- MATERIAL FOR THIS EXERCISE
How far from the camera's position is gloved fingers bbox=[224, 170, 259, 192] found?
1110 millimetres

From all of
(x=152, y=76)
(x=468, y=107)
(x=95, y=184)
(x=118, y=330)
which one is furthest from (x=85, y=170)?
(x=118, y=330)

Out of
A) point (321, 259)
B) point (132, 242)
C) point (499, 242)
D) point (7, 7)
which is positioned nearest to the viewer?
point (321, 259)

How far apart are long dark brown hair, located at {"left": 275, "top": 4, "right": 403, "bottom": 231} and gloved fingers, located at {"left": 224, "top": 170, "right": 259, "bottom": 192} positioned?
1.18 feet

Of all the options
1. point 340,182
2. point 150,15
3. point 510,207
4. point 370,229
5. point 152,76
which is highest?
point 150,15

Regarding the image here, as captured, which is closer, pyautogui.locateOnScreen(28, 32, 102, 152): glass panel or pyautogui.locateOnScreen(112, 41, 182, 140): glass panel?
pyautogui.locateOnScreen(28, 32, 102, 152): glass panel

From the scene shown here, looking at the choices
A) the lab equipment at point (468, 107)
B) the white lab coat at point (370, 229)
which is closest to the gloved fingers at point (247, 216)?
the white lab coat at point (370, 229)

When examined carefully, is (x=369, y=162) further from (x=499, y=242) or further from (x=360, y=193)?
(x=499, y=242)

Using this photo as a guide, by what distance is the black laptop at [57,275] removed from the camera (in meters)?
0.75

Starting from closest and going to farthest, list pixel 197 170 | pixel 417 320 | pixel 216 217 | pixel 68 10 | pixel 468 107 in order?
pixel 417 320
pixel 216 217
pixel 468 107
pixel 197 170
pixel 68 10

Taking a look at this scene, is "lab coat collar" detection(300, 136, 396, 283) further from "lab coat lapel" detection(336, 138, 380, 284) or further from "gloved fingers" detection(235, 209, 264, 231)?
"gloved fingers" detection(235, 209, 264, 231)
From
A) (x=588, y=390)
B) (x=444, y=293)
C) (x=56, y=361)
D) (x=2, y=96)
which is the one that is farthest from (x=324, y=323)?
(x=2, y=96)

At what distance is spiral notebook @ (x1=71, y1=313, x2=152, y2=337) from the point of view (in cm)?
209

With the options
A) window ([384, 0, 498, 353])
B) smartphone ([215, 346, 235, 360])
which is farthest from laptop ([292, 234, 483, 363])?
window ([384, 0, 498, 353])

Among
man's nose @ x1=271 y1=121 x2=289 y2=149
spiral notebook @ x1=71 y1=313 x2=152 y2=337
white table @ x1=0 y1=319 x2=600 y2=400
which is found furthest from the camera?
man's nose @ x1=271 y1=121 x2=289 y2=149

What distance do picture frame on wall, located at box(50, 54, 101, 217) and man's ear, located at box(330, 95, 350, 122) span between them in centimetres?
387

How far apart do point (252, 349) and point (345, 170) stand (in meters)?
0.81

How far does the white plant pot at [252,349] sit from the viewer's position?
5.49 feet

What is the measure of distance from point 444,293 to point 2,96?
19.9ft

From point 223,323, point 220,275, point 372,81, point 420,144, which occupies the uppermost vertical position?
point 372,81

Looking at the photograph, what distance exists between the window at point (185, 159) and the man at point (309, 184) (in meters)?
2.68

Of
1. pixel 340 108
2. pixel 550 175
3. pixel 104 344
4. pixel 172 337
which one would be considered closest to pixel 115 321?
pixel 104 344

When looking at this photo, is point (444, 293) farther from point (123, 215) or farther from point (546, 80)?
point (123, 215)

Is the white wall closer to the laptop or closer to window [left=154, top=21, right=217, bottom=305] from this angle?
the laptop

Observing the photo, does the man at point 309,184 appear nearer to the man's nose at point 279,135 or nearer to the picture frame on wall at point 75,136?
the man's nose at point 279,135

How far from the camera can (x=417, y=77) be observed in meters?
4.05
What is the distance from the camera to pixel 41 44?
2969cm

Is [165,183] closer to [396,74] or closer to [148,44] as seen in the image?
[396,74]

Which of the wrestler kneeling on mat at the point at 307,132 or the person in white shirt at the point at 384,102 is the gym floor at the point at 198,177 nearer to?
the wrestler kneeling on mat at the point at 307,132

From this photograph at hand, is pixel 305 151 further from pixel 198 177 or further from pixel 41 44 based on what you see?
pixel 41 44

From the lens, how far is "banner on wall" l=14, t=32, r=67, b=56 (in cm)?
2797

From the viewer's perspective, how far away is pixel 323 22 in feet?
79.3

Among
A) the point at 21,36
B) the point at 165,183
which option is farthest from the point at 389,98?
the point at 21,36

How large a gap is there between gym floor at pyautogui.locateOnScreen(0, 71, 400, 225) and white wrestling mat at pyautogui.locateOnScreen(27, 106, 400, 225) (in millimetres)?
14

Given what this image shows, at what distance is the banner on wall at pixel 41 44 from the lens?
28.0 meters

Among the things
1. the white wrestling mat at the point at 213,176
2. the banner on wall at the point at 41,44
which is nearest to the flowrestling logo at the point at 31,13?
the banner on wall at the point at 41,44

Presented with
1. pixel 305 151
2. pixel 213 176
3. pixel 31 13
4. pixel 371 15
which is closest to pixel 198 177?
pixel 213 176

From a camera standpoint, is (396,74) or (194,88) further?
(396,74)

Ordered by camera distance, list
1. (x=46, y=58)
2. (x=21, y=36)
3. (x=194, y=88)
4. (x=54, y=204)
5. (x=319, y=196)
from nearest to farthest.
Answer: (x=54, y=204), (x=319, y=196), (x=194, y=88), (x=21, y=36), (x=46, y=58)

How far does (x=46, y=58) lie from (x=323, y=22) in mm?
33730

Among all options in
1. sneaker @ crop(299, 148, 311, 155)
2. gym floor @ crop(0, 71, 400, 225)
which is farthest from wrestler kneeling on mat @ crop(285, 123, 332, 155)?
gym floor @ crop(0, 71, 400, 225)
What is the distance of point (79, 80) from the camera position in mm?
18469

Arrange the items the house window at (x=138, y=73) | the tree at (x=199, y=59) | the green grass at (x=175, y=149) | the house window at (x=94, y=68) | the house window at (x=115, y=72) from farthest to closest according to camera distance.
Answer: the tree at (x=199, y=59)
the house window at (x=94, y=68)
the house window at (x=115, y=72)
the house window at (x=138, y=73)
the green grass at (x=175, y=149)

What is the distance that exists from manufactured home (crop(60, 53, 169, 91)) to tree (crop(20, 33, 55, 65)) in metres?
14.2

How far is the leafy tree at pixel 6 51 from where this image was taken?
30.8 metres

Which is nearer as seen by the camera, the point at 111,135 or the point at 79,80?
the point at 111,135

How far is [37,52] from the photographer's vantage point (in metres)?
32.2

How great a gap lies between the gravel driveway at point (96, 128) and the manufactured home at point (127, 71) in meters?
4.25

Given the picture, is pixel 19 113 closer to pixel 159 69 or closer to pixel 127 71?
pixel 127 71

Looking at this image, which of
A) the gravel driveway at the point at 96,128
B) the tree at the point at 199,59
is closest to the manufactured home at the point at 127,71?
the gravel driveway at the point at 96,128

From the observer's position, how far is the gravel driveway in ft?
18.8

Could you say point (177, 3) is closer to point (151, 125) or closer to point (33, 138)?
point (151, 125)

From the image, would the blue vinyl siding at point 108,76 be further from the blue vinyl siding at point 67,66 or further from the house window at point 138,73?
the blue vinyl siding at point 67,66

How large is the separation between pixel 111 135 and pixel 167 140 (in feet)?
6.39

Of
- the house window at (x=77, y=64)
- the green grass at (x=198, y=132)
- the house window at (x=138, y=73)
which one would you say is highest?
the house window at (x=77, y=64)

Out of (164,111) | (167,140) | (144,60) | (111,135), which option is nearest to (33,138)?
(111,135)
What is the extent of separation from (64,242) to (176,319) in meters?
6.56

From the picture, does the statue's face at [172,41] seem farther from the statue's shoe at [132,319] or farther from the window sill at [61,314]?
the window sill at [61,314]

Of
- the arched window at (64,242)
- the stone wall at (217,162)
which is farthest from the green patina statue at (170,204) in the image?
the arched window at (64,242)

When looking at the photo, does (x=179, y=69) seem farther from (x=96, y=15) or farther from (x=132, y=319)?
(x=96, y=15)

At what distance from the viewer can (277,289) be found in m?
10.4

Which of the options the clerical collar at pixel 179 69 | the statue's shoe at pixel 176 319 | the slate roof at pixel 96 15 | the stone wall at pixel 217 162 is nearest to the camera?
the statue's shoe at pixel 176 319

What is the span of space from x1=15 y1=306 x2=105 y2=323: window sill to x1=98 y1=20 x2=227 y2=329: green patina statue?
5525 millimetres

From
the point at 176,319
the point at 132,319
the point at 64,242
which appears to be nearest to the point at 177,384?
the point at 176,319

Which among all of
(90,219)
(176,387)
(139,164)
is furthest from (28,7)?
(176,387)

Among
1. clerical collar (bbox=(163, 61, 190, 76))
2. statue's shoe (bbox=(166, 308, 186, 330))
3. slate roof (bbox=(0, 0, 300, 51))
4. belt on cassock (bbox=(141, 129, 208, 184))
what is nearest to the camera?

- PROBLEM DETAILS
Extract every line of the records above that contains the string "seen", and copy each one in full. Case counts.

- THE REPLY
Is [165,183] closer to [396,74] or closer to [148,44] as seen in the image?
Which is nearer as seen by the camera, the point at 111,135 or the point at 79,80?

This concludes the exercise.